[Spatial reasoning records]
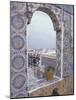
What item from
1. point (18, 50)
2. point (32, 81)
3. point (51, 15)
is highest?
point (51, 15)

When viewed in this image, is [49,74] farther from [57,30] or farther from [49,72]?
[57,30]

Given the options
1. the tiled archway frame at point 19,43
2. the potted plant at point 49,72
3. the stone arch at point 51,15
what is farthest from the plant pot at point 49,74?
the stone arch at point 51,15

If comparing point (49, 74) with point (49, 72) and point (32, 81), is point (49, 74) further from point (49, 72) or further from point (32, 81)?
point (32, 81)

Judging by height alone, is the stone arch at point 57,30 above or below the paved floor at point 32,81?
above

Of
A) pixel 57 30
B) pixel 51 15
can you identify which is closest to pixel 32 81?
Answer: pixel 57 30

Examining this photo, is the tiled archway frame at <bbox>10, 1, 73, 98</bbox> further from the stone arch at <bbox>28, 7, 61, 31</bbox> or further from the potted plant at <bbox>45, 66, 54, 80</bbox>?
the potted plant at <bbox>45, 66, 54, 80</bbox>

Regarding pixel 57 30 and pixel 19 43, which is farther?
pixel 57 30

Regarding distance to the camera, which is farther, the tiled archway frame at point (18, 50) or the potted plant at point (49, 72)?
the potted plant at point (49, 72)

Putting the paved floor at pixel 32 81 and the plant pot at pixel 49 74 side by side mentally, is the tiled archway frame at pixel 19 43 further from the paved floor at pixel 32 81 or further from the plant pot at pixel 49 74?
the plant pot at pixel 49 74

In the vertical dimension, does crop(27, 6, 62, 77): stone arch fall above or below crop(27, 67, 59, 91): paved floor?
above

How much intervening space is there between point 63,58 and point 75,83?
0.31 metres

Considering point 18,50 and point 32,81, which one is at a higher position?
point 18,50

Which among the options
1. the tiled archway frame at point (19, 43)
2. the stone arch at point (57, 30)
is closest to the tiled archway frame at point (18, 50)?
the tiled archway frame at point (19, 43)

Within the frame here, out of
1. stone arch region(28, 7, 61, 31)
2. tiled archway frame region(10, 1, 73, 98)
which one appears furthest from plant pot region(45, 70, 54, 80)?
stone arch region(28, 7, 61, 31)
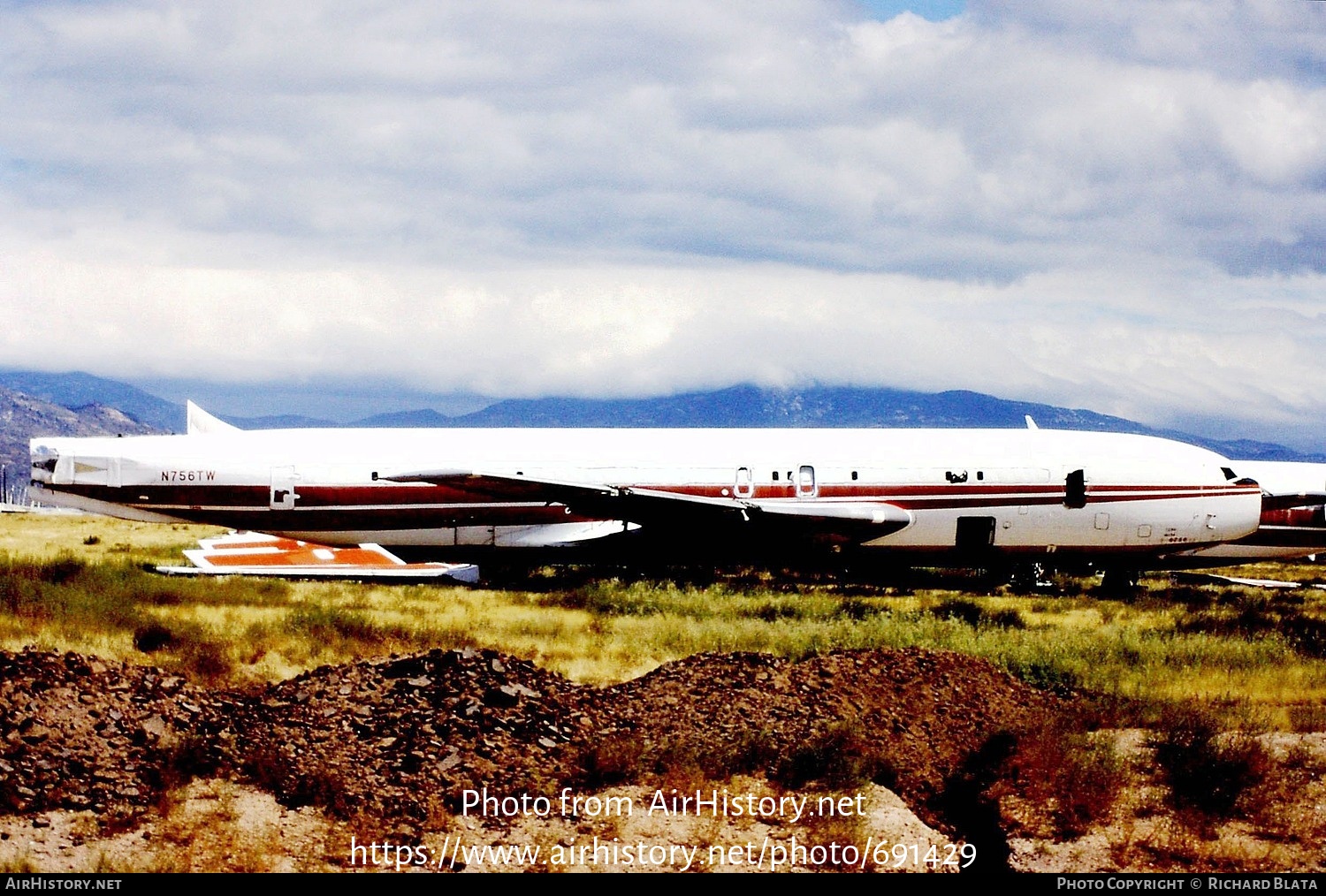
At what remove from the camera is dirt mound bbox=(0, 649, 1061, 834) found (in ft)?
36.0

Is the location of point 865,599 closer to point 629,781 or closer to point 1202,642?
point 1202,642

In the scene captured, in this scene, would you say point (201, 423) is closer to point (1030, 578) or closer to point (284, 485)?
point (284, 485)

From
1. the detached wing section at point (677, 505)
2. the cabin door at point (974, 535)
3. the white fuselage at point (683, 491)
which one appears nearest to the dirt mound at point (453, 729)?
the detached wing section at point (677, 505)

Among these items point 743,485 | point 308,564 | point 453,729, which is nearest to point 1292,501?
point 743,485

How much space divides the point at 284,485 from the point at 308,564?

* Do this
Write out, exactly, each line from the one containing "How much intervening" down to the final line of the data above. Both of those lines count, and the pictures are left out.

* Response to the task
How much intervening space is there between point 63,58 and point 75,83?
0.31 metres

Considering point 18,50 and point 32,81, which one is at a higher position?
point 18,50

Which among the options
1. the tiled archway frame at point (19, 43)
2. the stone arch at point (57, 30)
is closest to the tiled archway frame at point (18, 50)?
the tiled archway frame at point (19, 43)

Within the frame here, out of
1. stone arch region(28, 7, 61, 31)
2. tiled archway frame region(10, 1, 73, 98)
which one appears furthest from plant pot region(45, 70, 54, 80)?
stone arch region(28, 7, 61, 31)
At what remove from the camera is dirt mound bbox=(0, 649, 1061, 834) found (in ft)?
36.0

Is the location of point 865,599 closer to point 629,781 or closer to point 1202,642?
point 1202,642

In the scene captured, in this scene, would you say point (201, 423) is closer to point (1030, 578) or closer to point (284, 485)?
point (284, 485)

From
1. the detached wing section at point (677, 505)
2. the cabin door at point (974, 535)
3. the white fuselage at point (683, 491)
which one appears nearest to the dirt mound at point (453, 729)?
the detached wing section at point (677, 505)

Among these items point 743,485 | point 308,564 | point 453,729, which is nearest to point 1292,501?
point 743,485

How much space divides the point at 284,485 from the point at 308,564?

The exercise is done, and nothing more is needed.